### Reading passage
FUJIFILM Cracks the Energy Code

FUJIFILM was in trouble at its Dayton, Tennessee plant in 2008 where it produced a variety of speciality chemicals for industrial use. Compressed-air breakdowns were having knock-on effects. The company decided it was time to measure what was happening and solve the problem. It hoped to improve reliability, cut down maintenance, and eliminate relying on nitrogen for back-up (unless the materials were flammable).

The company tentatively identified three root causes. These were (a) insufficient system knowledge within maintenance, (b) weak spare part supply chain, and (c) generic imbalances including overstated demand and underutilised supply. The maintenance manager asked the U.S. Department of Energy to assist with a comprehensive audit of the compressed air system.

The team began on the demand side by attaching flow meters to each of several compressors for five days. They noticed that – while the equipment was set to deliver 120 psi actual delivery was 75% of this or less. They found that demand was cyclical depending on the production phase. Most importantly, they determined that only one compressor would be necessary once they eliminated the leaks in the system and upgraded short-term storage capacity.

### Provided records
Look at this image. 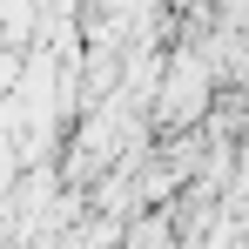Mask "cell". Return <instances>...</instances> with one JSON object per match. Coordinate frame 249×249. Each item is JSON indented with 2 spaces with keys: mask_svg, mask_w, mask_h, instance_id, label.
<instances>
[{
  "mask_svg": "<svg viewBox=\"0 0 249 249\" xmlns=\"http://www.w3.org/2000/svg\"><path fill=\"white\" fill-rule=\"evenodd\" d=\"M243 175H249V142H243Z\"/></svg>",
  "mask_w": 249,
  "mask_h": 249,
  "instance_id": "obj_1",
  "label": "cell"
}]
</instances>
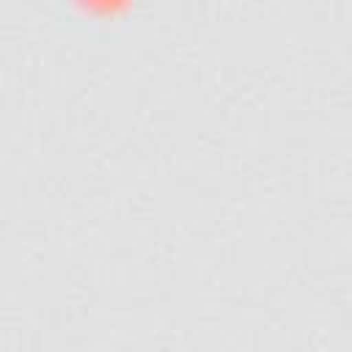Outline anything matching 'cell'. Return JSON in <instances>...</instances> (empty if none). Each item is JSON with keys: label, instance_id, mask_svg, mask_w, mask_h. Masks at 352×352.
<instances>
[{"label": "cell", "instance_id": "cell-1", "mask_svg": "<svg viewBox=\"0 0 352 352\" xmlns=\"http://www.w3.org/2000/svg\"><path fill=\"white\" fill-rule=\"evenodd\" d=\"M74 3L82 6L85 11H94V14H116L124 6H129V0H74Z\"/></svg>", "mask_w": 352, "mask_h": 352}]
</instances>
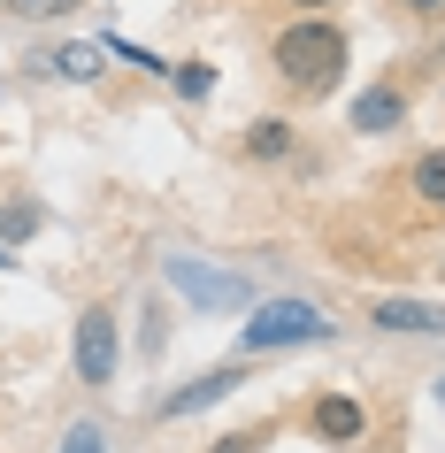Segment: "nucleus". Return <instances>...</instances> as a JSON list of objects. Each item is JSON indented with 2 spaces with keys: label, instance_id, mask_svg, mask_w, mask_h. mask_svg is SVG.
Instances as JSON below:
<instances>
[{
  "label": "nucleus",
  "instance_id": "obj_17",
  "mask_svg": "<svg viewBox=\"0 0 445 453\" xmlns=\"http://www.w3.org/2000/svg\"><path fill=\"white\" fill-rule=\"evenodd\" d=\"M62 453H108V438H100V430H93V423H77V430H70V438H62Z\"/></svg>",
  "mask_w": 445,
  "mask_h": 453
},
{
  "label": "nucleus",
  "instance_id": "obj_1",
  "mask_svg": "<svg viewBox=\"0 0 445 453\" xmlns=\"http://www.w3.org/2000/svg\"><path fill=\"white\" fill-rule=\"evenodd\" d=\"M269 70L292 85V93H315L323 100L338 77H346V31L323 24V16H300V24H284L269 39Z\"/></svg>",
  "mask_w": 445,
  "mask_h": 453
},
{
  "label": "nucleus",
  "instance_id": "obj_14",
  "mask_svg": "<svg viewBox=\"0 0 445 453\" xmlns=\"http://www.w3.org/2000/svg\"><path fill=\"white\" fill-rule=\"evenodd\" d=\"M269 438H277V423H254V430H231V438H223L215 453H261Z\"/></svg>",
  "mask_w": 445,
  "mask_h": 453
},
{
  "label": "nucleus",
  "instance_id": "obj_16",
  "mask_svg": "<svg viewBox=\"0 0 445 453\" xmlns=\"http://www.w3.org/2000/svg\"><path fill=\"white\" fill-rule=\"evenodd\" d=\"M108 54H123V62H139L146 77H162V70H169L162 54H146V47H131V39H108Z\"/></svg>",
  "mask_w": 445,
  "mask_h": 453
},
{
  "label": "nucleus",
  "instance_id": "obj_20",
  "mask_svg": "<svg viewBox=\"0 0 445 453\" xmlns=\"http://www.w3.org/2000/svg\"><path fill=\"white\" fill-rule=\"evenodd\" d=\"M8 262H16V254H8V246H0V269H8Z\"/></svg>",
  "mask_w": 445,
  "mask_h": 453
},
{
  "label": "nucleus",
  "instance_id": "obj_9",
  "mask_svg": "<svg viewBox=\"0 0 445 453\" xmlns=\"http://www.w3.org/2000/svg\"><path fill=\"white\" fill-rule=\"evenodd\" d=\"M246 154H254V162H284V154H292V123H284V116L246 123Z\"/></svg>",
  "mask_w": 445,
  "mask_h": 453
},
{
  "label": "nucleus",
  "instance_id": "obj_8",
  "mask_svg": "<svg viewBox=\"0 0 445 453\" xmlns=\"http://www.w3.org/2000/svg\"><path fill=\"white\" fill-rule=\"evenodd\" d=\"M399 116H407V100L392 85H376V93L353 100V131H399Z\"/></svg>",
  "mask_w": 445,
  "mask_h": 453
},
{
  "label": "nucleus",
  "instance_id": "obj_2",
  "mask_svg": "<svg viewBox=\"0 0 445 453\" xmlns=\"http://www.w3.org/2000/svg\"><path fill=\"white\" fill-rule=\"evenodd\" d=\"M338 323H330L323 308H307V300H261V315H246V331H238V346L246 354H277V346H315V338H330Z\"/></svg>",
  "mask_w": 445,
  "mask_h": 453
},
{
  "label": "nucleus",
  "instance_id": "obj_18",
  "mask_svg": "<svg viewBox=\"0 0 445 453\" xmlns=\"http://www.w3.org/2000/svg\"><path fill=\"white\" fill-rule=\"evenodd\" d=\"M292 8H338V0H292Z\"/></svg>",
  "mask_w": 445,
  "mask_h": 453
},
{
  "label": "nucleus",
  "instance_id": "obj_12",
  "mask_svg": "<svg viewBox=\"0 0 445 453\" xmlns=\"http://www.w3.org/2000/svg\"><path fill=\"white\" fill-rule=\"evenodd\" d=\"M54 77H100V47H54Z\"/></svg>",
  "mask_w": 445,
  "mask_h": 453
},
{
  "label": "nucleus",
  "instance_id": "obj_7",
  "mask_svg": "<svg viewBox=\"0 0 445 453\" xmlns=\"http://www.w3.org/2000/svg\"><path fill=\"white\" fill-rule=\"evenodd\" d=\"M376 331H422V338H445V308H430V300H376Z\"/></svg>",
  "mask_w": 445,
  "mask_h": 453
},
{
  "label": "nucleus",
  "instance_id": "obj_19",
  "mask_svg": "<svg viewBox=\"0 0 445 453\" xmlns=\"http://www.w3.org/2000/svg\"><path fill=\"white\" fill-rule=\"evenodd\" d=\"M407 8H445V0H407Z\"/></svg>",
  "mask_w": 445,
  "mask_h": 453
},
{
  "label": "nucleus",
  "instance_id": "obj_21",
  "mask_svg": "<svg viewBox=\"0 0 445 453\" xmlns=\"http://www.w3.org/2000/svg\"><path fill=\"white\" fill-rule=\"evenodd\" d=\"M438 407H445V377H438Z\"/></svg>",
  "mask_w": 445,
  "mask_h": 453
},
{
  "label": "nucleus",
  "instance_id": "obj_10",
  "mask_svg": "<svg viewBox=\"0 0 445 453\" xmlns=\"http://www.w3.org/2000/svg\"><path fill=\"white\" fill-rule=\"evenodd\" d=\"M407 185H415V200H430V208H445V154H422V162L407 169Z\"/></svg>",
  "mask_w": 445,
  "mask_h": 453
},
{
  "label": "nucleus",
  "instance_id": "obj_5",
  "mask_svg": "<svg viewBox=\"0 0 445 453\" xmlns=\"http://www.w3.org/2000/svg\"><path fill=\"white\" fill-rule=\"evenodd\" d=\"M238 384H246V369H238V361H231V369H208V377H200V384H177V392H169V400H162V415H200V407L231 400Z\"/></svg>",
  "mask_w": 445,
  "mask_h": 453
},
{
  "label": "nucleus",
  "instance_id": "obj_11",
  "mask_svg": "<svg viewBox=\"0 0 445 453\" xmlns=\"http://www.w3.org/2000/svg\"><path fill=\"white\" fill-rule=\"evenodd\" d=\"M31 231H39V208H31V200H8V208H0V246H24Z\"/></svg>",
  "mask_w": 445,
  "mask_h": 453
},
{
  "label": "nucleus",
  "instance_id": "obj_15",
  "mask_svg": "<svg viewBox=\"0 0 445 453\" xmlns=\"http://www.w3.org/2000/svg\"><path fill=\"white\" fill-rule=\"evenodd\" d=\"M70 8H85V0H16V16H31V24H54V16H70Z\"/></svg>",
  "mask_w": 445,
  "mask_h": 453
},
{
  "label": "nucleus",
  "instance_id": "obj_6",
  "mask_svg": "<svg viewBox=\"0 0 445 453\" xmlns=\"http://www.w3.org/2000/svg\"><path fill=\"white\" fill-rule=\"evenodd\" d=\"M307 423H315V438H330V446H353V438L369 430V415H361V400H346V392H323Z\"/></svg>",
  "mask_w": 445,
  "mask_h": 453
},
{
  "label": "nucleus",
  "instance_id": "obj_13",
  "mask_svg": "<svg viewBox=\"0 0 445 453\" xmlns=\"http://www.w3.org/2000/svg\"><path fill=\"white\" fill-rule=\"evenodd\" d=\"M177 93H185V100H208L215 93V62H177Z\"/></svg>",
  "mask_w": 445,
  "mask_h": 453
},
{
  "label": "nucleus",
  "instance_id": "obj_3",
  "mask_svg": "<svg viewBox=\"0 0 445 453\" xmlns=\"http://www.w3.org/2000/svg\"><path fill=\"white\" fill-rule=\"evenodd\" d=\"M169 285L185 292L192 308H246L254 292H246V277H231V269H208V262H192V254H169Z\"/></svg>",
  "mask_w": 445,
  "mask_h": 453
},
{
  "label": "nucleus",
  "instance_id": "obj_4",
  "mask_svg": "<svg viewBox=\"0 0 445 453\" xmlns=\"http://www.w3.org/2000/svg\"><path fill=\"white\" fill-rule=\"evenodd\" d=\"M77 377L85 384H116V308H85L77 315Z\"/></svg>",
  "mask_w": 445,
  "mask_h": 453
}]
</instances>
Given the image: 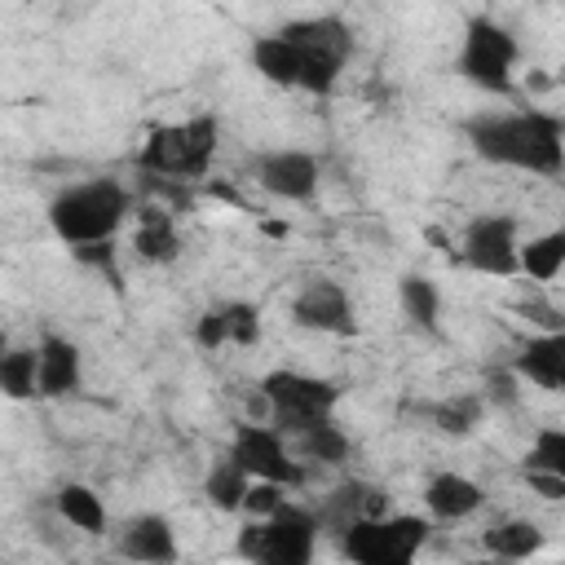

### Objectives
1. In the FUJIFILM passage, how many days were flow meters attached to the compressors?
2. Reproduce the FUJIFILM passage, beginning at the words "FUJIFILM was in" and stopping after "materials were flammable).".
The records are separate material, unrelated to the FUJIFILM passage.

### Written answers
1. Five days.

2.
FUJIFILM was in trouble at its Dayton, Tennessee plant in 2008 where it produced a variety of speciality chemicals for industrial use. Compressed-air breakdowns were having knock-on effects. The company decided it was time to measure what was happening and solve the problem. It hoped to improve reliability, cut down maintenance, and eliminate relying on nitrogen for back-up (unless the materials were flammable).